Roger Thompson: Horsin’ Around 17-7-11 | TheFencePost.com

Roger Thompson: Horsin’ Around 17-7-11

Roger Thompson
Fort Collins, Colo.

The other day I was asked by my friend Jarred Flores to come to a branding. Now I haven’t been riding my new little mare all winter, nor summer (why I don’t know). So I explained to him that I would not be bringing her to the branding. I thought it was going to be a normal branding with a squeeze chute. That means loading yearlings into a corral, running them down an alley, forcing them into the squeeze chute and working them the way every one does it today. It saves time and uses fewer cowboys.

That way is the way most folks work their cattle today. It takes fewer men and gets finished a lot quicker than the old fashion way of branding. Jarred explained where his place was and told me the time. He said he lives east of Eaton but I turned off at Ault and spent a good half hour looking for the trucks. Finally realizing I had turned off at the wrong place and almost getting stuck I found where I was supposed to be and went right to work.

═══

- CHECK YOUR UNDERSTANDING
a. Translate this sentence from the branding column into Spanish: "It takes fewer men and gets finished a lot quicker than the old fashion way of branding."
b. Reproduce the passage of the branding column starting with "That way is" and going on through "right to work.".
The listing below is separate material and is unrelated to the branding column.

- COLLECTED MATERIAL
═══

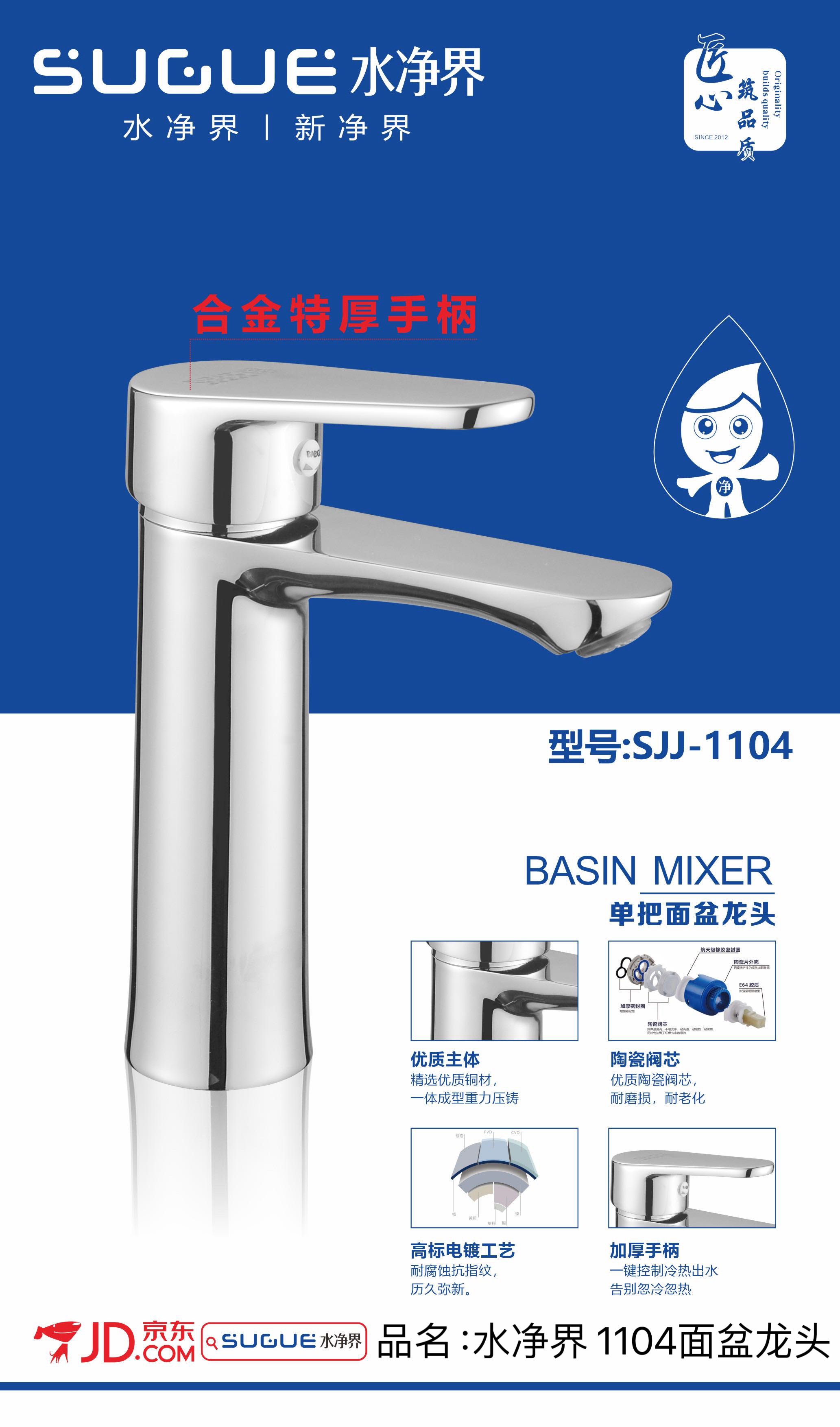 微信图片_20260808140624_2_1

═══

- ANSWERS TO EACH TASK
a. Requiere menos hombres y se termina mucho más rápido que la forma antigua de herrar.

b.
That way is the way most folks work their cattle today. It takes fewer men and gets finished a lot quicker than the old fashion way of branding. Jarred explained where his place was and told me the time. He said he lives east of Eaton but I turned off at Ault and spent a good half hour looking for the trucks. Finally realizing I had turned off at the wrong place and almost getting stuck I found where I was supposed to be and went right to work.